▸ **Assignment**
Retrieve every line of the data holding the word "evenly".

START Information shown

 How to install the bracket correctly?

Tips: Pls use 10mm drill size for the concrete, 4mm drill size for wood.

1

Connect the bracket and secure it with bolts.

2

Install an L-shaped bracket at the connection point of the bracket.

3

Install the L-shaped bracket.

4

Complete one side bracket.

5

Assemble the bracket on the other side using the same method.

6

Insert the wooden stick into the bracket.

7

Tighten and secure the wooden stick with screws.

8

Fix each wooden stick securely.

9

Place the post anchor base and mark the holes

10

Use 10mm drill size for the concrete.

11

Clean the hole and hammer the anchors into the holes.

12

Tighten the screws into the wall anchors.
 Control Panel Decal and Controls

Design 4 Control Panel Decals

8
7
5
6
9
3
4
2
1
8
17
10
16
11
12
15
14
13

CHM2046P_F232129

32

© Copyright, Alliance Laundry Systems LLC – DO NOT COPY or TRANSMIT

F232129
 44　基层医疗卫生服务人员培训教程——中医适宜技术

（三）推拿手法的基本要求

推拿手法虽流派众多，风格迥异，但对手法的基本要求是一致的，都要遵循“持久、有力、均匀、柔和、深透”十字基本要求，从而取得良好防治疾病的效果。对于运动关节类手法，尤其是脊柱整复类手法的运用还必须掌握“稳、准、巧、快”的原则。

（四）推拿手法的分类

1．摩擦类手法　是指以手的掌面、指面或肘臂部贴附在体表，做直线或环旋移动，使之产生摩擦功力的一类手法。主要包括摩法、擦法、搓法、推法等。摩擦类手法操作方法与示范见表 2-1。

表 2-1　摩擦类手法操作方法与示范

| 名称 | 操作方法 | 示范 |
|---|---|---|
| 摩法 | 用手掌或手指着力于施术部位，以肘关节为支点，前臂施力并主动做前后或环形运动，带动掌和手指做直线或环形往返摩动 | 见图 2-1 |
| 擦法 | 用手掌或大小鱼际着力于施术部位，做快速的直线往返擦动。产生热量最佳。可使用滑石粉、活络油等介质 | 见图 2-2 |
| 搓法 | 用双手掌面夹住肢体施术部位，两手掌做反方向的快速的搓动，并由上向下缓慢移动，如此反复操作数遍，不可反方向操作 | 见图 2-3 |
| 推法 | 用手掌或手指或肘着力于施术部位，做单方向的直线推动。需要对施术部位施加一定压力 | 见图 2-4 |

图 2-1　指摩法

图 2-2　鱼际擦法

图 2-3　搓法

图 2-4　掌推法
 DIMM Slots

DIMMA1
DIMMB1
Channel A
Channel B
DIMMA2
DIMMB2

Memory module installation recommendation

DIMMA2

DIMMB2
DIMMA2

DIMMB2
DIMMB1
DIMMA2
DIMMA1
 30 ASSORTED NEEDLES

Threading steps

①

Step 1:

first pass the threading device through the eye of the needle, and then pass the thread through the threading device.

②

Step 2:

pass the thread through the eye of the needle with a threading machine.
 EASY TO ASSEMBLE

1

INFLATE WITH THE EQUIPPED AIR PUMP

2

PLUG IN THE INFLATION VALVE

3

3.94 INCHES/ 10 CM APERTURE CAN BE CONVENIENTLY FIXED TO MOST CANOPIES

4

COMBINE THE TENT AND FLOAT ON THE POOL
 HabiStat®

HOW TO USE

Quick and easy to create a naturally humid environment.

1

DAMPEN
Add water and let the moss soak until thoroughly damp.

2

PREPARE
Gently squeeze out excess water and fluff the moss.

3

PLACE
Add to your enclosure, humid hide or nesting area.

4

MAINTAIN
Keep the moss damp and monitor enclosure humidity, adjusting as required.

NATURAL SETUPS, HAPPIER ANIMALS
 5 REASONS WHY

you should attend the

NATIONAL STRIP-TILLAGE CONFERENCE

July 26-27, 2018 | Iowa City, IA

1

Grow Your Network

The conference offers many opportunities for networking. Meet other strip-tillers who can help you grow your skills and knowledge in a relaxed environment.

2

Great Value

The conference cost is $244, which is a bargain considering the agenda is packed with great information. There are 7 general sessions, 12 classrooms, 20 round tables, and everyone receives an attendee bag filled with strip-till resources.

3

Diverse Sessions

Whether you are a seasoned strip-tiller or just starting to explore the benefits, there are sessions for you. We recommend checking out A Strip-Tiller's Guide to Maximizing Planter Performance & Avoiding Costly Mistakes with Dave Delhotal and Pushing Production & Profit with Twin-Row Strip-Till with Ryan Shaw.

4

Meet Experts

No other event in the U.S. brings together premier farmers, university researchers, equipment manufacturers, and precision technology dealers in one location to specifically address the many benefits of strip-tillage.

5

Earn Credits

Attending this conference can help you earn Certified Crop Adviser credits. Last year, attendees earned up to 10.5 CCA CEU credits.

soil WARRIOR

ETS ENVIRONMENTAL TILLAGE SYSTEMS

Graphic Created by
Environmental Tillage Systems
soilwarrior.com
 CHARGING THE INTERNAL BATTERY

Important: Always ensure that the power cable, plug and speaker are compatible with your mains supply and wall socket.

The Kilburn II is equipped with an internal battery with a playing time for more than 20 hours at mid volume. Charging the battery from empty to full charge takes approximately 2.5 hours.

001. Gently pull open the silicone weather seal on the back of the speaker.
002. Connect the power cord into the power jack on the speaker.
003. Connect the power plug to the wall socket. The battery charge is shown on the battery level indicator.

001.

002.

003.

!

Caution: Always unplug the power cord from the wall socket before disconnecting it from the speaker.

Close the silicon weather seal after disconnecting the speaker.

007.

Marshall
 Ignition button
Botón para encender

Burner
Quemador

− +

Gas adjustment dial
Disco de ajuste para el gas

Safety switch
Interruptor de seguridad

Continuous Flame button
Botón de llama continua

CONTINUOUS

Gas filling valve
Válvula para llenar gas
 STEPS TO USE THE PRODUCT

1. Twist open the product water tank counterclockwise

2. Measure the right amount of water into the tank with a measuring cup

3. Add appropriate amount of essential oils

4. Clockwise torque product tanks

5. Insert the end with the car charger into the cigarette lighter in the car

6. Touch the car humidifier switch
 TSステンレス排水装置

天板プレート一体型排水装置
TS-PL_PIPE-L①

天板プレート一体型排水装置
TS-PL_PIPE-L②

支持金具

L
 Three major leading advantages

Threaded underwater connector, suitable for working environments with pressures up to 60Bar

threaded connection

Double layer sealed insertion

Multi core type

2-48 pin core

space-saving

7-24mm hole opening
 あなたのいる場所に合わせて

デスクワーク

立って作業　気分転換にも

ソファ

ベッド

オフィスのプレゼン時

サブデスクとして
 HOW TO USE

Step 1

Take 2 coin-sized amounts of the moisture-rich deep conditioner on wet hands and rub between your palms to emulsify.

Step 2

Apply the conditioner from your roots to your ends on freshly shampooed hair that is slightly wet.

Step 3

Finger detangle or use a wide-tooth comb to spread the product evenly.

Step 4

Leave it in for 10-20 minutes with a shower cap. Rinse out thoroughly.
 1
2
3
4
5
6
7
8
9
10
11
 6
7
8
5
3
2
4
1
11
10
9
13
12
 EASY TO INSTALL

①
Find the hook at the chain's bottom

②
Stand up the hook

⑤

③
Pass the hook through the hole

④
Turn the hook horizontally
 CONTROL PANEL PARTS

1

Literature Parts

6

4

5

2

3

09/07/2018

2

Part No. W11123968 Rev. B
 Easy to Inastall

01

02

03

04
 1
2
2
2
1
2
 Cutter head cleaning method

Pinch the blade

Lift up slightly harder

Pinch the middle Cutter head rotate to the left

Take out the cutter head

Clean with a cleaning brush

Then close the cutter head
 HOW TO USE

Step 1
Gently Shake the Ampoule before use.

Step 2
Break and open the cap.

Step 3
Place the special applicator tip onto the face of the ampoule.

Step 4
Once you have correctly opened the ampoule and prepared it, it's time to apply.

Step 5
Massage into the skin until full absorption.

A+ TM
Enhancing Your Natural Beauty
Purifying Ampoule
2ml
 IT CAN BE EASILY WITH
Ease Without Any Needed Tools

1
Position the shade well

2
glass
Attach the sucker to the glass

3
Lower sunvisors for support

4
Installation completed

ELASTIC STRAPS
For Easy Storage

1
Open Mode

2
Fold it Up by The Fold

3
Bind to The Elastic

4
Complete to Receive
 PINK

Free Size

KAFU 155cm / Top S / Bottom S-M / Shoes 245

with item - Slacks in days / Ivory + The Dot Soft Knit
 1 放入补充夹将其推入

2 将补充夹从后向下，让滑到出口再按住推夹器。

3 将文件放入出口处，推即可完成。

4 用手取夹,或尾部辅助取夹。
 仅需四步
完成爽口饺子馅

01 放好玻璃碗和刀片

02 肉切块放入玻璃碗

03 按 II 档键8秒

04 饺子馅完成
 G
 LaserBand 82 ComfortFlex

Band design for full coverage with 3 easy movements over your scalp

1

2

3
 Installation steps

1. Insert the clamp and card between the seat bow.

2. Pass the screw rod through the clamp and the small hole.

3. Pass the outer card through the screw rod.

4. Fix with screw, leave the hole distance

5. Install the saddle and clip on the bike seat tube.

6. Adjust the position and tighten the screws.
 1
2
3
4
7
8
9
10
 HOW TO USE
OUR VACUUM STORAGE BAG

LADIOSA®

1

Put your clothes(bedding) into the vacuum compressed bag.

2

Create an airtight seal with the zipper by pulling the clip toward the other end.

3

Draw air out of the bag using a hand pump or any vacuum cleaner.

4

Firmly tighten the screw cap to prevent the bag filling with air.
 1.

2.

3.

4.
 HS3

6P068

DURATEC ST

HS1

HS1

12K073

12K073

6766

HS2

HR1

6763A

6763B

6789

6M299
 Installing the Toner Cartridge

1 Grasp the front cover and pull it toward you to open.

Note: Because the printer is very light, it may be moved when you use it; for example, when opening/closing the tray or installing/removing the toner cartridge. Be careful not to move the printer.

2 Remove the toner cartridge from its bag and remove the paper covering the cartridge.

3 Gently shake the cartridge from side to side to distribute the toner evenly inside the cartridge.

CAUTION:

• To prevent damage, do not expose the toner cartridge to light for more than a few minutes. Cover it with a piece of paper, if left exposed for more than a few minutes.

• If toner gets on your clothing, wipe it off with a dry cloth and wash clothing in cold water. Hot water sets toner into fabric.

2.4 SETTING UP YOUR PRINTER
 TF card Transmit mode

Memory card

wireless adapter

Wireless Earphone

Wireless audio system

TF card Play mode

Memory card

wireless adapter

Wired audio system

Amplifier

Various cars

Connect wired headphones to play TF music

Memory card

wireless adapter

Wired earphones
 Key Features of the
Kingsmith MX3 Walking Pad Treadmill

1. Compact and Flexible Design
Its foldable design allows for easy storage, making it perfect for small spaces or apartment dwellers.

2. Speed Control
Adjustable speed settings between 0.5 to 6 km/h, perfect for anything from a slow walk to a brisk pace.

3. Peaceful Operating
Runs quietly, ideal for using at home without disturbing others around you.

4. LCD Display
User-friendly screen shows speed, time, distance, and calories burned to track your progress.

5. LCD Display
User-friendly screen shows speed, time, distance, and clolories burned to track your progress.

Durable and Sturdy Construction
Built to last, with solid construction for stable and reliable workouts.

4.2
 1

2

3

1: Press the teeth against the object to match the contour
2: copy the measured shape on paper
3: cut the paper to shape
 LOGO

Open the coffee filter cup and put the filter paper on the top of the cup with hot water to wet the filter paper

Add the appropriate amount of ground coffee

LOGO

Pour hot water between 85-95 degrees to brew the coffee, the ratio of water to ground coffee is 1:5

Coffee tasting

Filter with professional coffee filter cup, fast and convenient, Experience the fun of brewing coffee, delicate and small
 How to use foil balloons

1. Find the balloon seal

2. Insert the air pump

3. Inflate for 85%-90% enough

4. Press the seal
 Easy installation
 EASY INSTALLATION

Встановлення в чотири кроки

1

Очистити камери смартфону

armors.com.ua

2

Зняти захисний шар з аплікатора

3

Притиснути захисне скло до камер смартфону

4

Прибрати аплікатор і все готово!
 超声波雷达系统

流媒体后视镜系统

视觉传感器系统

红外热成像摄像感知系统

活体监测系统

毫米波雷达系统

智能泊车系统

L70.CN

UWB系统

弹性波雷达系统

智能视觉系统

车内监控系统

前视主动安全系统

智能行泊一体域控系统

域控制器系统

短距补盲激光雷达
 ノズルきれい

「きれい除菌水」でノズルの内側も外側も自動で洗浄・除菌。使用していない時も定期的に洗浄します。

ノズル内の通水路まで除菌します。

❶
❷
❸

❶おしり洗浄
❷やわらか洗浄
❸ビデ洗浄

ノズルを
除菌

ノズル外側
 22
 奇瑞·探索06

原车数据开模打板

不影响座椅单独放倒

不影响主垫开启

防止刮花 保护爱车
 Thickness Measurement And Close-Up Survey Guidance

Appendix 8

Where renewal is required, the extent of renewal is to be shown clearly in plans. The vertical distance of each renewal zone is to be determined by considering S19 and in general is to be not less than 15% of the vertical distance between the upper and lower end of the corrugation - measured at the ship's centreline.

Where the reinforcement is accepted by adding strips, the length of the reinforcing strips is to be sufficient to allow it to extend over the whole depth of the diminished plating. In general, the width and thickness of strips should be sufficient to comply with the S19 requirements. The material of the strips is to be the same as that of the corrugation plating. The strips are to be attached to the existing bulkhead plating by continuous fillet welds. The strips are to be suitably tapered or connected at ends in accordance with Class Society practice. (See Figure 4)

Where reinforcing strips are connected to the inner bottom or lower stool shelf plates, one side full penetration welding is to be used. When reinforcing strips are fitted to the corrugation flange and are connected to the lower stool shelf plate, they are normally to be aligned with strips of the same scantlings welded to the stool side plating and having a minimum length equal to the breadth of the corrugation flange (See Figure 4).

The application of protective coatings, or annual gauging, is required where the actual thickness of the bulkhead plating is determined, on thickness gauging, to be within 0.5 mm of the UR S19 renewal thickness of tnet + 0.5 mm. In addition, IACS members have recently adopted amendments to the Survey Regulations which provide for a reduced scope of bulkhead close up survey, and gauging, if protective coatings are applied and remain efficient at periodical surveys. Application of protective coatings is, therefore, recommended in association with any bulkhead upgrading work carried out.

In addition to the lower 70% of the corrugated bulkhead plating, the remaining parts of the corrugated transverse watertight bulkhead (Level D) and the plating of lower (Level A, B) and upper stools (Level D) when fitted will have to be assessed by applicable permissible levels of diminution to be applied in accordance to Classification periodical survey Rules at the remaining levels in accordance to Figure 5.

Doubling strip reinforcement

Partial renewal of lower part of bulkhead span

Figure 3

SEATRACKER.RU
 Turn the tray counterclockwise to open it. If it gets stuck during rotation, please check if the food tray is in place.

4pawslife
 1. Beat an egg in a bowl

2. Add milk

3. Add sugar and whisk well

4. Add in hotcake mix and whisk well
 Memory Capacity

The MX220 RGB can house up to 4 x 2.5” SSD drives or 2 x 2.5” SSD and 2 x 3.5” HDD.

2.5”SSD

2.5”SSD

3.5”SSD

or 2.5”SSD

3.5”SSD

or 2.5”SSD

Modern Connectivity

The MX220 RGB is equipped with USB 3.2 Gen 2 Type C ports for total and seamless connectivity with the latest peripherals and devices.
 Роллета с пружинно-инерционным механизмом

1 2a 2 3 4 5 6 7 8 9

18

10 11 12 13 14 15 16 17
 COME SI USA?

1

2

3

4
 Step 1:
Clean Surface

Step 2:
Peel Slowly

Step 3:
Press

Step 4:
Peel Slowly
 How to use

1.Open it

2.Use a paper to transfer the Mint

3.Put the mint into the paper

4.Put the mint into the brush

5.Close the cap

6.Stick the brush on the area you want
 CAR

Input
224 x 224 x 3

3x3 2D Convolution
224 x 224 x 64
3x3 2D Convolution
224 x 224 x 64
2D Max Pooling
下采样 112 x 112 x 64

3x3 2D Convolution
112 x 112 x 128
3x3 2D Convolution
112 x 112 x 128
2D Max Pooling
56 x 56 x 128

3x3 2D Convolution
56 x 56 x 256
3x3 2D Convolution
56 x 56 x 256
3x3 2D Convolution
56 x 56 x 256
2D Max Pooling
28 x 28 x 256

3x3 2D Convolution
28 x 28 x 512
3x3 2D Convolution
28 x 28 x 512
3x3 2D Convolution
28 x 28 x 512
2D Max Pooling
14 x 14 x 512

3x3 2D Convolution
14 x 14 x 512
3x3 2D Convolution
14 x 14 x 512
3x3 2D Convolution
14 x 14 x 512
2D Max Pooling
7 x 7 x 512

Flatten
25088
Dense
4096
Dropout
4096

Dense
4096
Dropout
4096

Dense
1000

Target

END Information shown

▸ **Reply to the task**
Finger detangle or use a wide-tooth comb to spread the product evenly.
3 Gently shake the cartridge from side to side to distribute the toner evenly inside the cartridge.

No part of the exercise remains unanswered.